“Values are as Real as Grain Prices”: Carlos Eire

Carlos Eire’s identity as a scholar, writer, and American is tied to his dramatic background: In 1962 he was eleven when he was airlifted to the U.S. to escape Castro’s Cuba. He was eventually reunited with his mother in Chicago but his father never got out of Cuba, and Eire never saw him again. Today Eire is Riggs Professor of History and Religious Studies at Yale. His books include War Against the Idols: The Reformation of Worship From Erasmus to Calvin (1986) and A Very Brief History of Eternity (2010). His memoir Waiting for Snow in Havana (2003) won the National Book Award. A second memoir is Learning to Die in Miami (2010). Reflections interviewed him last month.

REFLECTIONS: “American values” – what words come to mind to you?

CARLOS EIRE: My understanding is very different from that of many who were born here. I came from a totalitarian state where you can land in jail just for saying what you’re thinking. To me, American values mean specific things: freedom of thought, of speech, of assembly.

REFLECTIONS: Do we neglect those freedoms here?

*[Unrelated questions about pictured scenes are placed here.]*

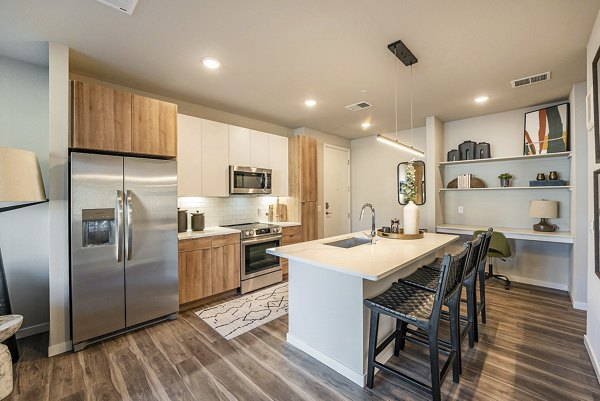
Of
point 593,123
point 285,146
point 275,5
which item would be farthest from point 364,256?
point 285,146

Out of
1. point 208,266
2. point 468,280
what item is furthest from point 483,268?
point 208,266

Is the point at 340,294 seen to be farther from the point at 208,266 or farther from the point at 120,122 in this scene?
the point at 120,122

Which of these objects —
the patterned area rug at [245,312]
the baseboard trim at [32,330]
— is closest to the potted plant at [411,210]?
the patterned area rug at [245,312]

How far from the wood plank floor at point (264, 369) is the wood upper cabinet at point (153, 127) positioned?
6.23 ft

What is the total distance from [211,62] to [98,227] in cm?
190

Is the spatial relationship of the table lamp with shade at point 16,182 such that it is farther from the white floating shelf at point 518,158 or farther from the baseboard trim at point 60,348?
the white floating shelf at point 518,158

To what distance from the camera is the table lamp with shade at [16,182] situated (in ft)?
6.33

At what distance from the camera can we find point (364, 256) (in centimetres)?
212

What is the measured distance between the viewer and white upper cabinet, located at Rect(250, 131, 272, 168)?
13.8ft

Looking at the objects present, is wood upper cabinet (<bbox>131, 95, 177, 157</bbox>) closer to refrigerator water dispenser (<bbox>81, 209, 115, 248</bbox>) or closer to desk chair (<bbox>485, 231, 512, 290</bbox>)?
refrigerator water dispenser (<bbox>81, 209, 115, 248</bbox>)

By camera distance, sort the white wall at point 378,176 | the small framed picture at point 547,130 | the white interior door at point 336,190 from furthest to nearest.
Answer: the white interior door at point 336,190
the white wall at point 378,176
the small framed picture at point 547,130

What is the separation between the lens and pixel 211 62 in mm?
2605

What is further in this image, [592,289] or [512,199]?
[512,199]

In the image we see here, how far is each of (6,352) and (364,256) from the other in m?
2.60
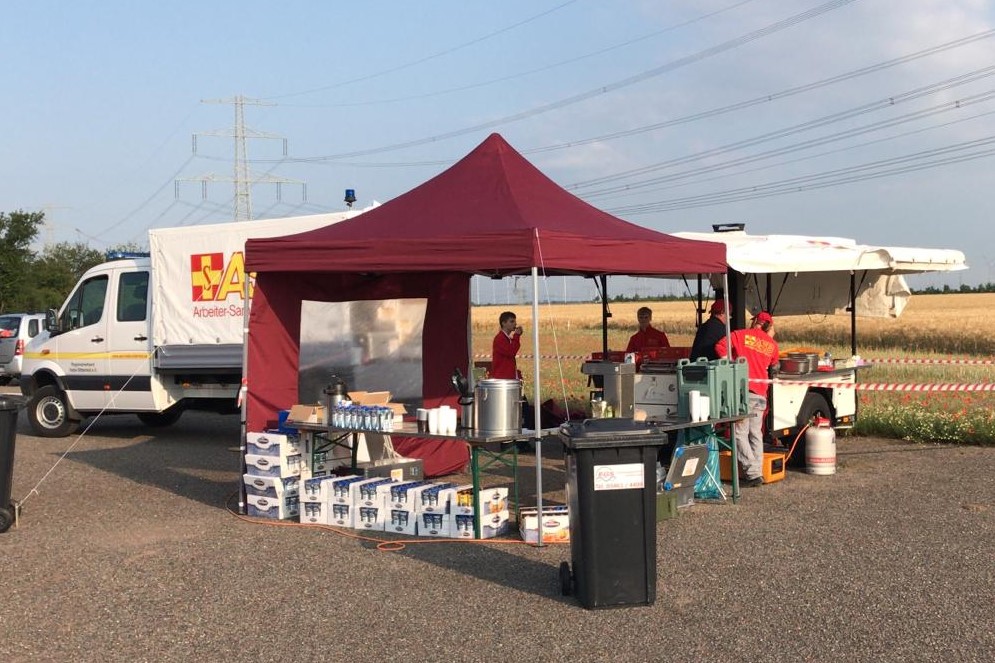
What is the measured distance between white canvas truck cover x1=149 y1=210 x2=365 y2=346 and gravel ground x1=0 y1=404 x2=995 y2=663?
3.35 meters

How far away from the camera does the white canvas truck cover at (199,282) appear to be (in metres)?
13.2

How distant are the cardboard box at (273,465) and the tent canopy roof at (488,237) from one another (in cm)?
164

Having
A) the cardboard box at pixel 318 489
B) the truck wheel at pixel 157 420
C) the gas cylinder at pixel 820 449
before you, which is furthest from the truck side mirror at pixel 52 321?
the gas cylinder at pixel 820 449

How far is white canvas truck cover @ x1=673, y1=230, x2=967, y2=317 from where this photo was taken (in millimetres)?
12047

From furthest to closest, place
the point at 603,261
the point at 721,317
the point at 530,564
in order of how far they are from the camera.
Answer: the point at 721,317 → the point at 603,261 → the point at 530,564

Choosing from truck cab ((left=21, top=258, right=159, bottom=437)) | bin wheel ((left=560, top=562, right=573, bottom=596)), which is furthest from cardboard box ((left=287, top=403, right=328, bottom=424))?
truck cab ((left=21, top=258, right=159, bottom=437))

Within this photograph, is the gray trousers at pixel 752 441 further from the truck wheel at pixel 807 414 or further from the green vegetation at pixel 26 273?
the green vegetation at pixel 26 273

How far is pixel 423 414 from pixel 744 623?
3.43 meters

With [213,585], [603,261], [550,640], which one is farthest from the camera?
[603,261]

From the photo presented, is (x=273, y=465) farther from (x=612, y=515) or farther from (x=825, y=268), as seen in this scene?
(x=825, y=268)

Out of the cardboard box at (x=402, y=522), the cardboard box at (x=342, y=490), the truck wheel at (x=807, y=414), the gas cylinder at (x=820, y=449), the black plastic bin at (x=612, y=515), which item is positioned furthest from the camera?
the truck wheel at (x=807, y=414)

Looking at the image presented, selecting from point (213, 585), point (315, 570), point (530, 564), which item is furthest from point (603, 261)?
point (213, 585)

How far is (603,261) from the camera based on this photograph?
8602 mm

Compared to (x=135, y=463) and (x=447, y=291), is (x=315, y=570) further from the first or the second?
(x=135, y=463)
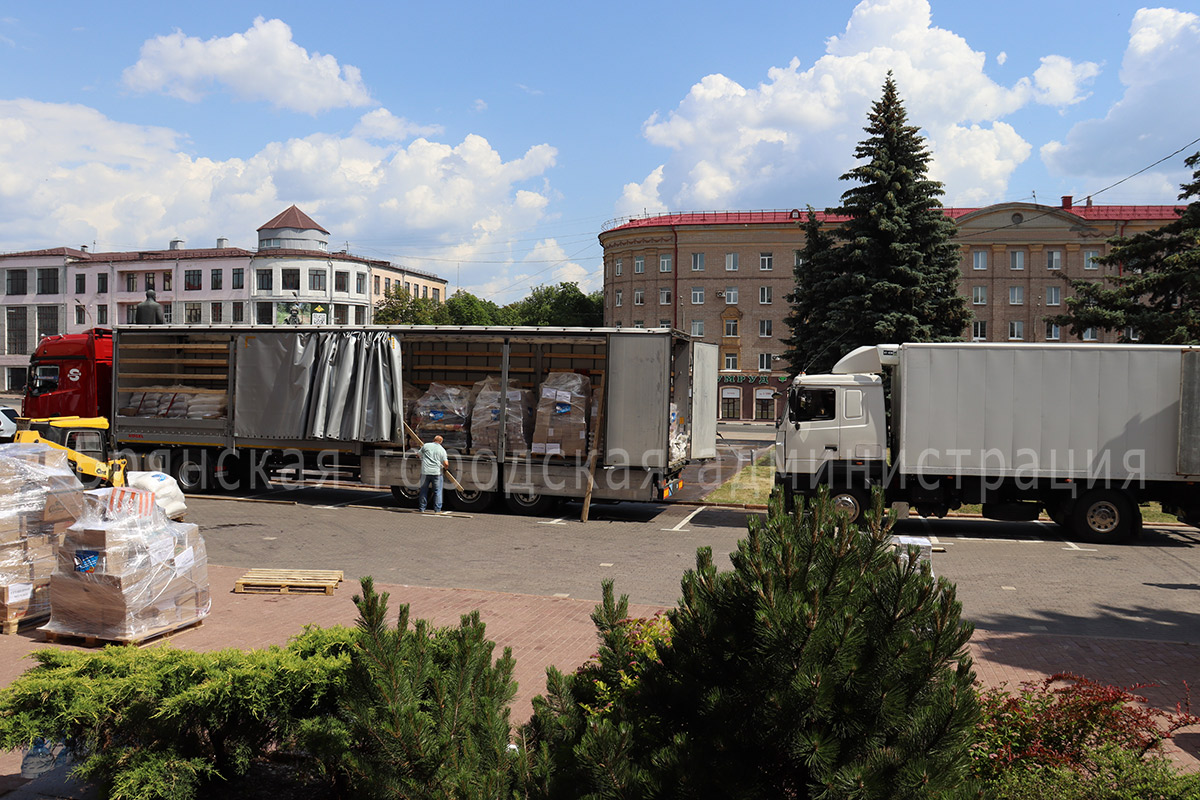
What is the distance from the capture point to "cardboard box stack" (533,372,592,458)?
52.2 feet

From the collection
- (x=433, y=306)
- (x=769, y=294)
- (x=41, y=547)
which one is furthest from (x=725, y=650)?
(x=433, y=306)

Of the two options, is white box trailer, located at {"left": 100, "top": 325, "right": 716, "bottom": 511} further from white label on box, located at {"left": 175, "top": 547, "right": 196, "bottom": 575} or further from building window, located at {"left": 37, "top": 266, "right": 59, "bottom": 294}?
building window, located at {"left": 37, "top": 266, "right": 59, "bottom": 294}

EIRE: The meaning of freedom here gets more complicated, tangled. Take the freedom of speech. I think of the recent case of the Chick-fil-A owner who stated his opinion on marriage. There were boycotts launched against his company. And attempts were made to shut him down, just for voicing his opinion. Is this a climate for genuine freedom of expression? There seems to be less room for genuine dialogue in the public sphere than there used to be.

REFLECTIONS: What would that look like?

EIRE: We need to stop demonizing each other. We have to remain committed to civil discourse. Watching the 2008 campaign and now the 2012 election, it’s not encouraging. I hear no intellectual arguments, just emotional ones.  I see a lot of identity politics: You define yourself or are defined by others as liberal, conservative, blue-collar, or whatever, and you are stuck with the package that comes with each of those definitions, and nothing can be added, substituted, or taken out.  For instance, if one is pro-life, one can very easily be pegged by those who buy the liberal package as being a misogynist. I’m pro-life, and I have had discussions with pro-choice people who could only see the issue on emotional terms, or strictly from  the perspective of women’s rights and were surprised by intellectual arguments about the sanctity of life. They had no idea there could be any rational position other than theirs, or that anyone could be pro-life and still favor equal rights for women. So, after conversing, we come to understand each other a little better. We aren’t demonizing each other.

REFLECTIONS: Can we have values without religion?

EIRE: Judaeo-Christian values used to be the core of Western civilization, and that’s no longer the case. Pragmatism or other values are argued now – the greatest social good for the greatest number of people, for instance. As a Christian I’d rather see Judaeo-Christian values at the center of issues of life and death. But in a pluralistic society, it’s impossible to make appeals to special revelation. I think believers are going to have to get better at making rationalistic arguments in order to defend their values in secular society. It can be done. Kant tried to do this by simply boiling down ethics to the Golden Rule, but that no longer works in our age.  We have to try harder, and we need to keep trying.

REFLECTIONS: You teach the Reformation period. Are there lessons to learn from 500 years ago?

EIRE: Two points come to mind. The first is: the necessity of avoiding violence when we disagree. We must keep in mind the importance of civil discourse and tolerance. The chief lesson the West learned from the violence of the Reformation era was that of tolerance. Another lesson was the need to maintain equilibrium when there are differences of opinion. We are fortunate to have checks and balances that ensure that no one side or group dominates with its opinion. But such freedoms are a fragile thing. If there were a catastrophe, some sort of economic collapse, or a plague or a war, then I worry that those freedoms could easily disappear, as they did in Germany in the 1920s and 30s.

Second: the importance of acknowledging that beliefs and values actually do define societies, cultures, and civilizations. I say this because intellectual history as an academic discipline is nearly dead. What has taken its place is a crypto-Marxist notion that material factors and issues of class, race, and gender are the only “real” dimension in history. According to this dominant point of view, beliefs are just symptoms of deeper, purely material concerns, not causal factors. This makes religion as inconsequential as a hiccup. But certainly societies are moved by beliefs and ideals, even if these are in constant interplay with material factors. I believe ideals and values are as real as grain prices, and make even more of a difference in the way people live.  I also believe that some beliefs and ideals are infinitely better than others.  Moral relativism is undoubtedly as great a threat to the human race today as intolerance and nuclear and biological warfare.  And, paradoxically, the toughest question we face in the West is whether or not we can afford to tolerate those who espouse intolerance at one extreme and moral relativism at the other.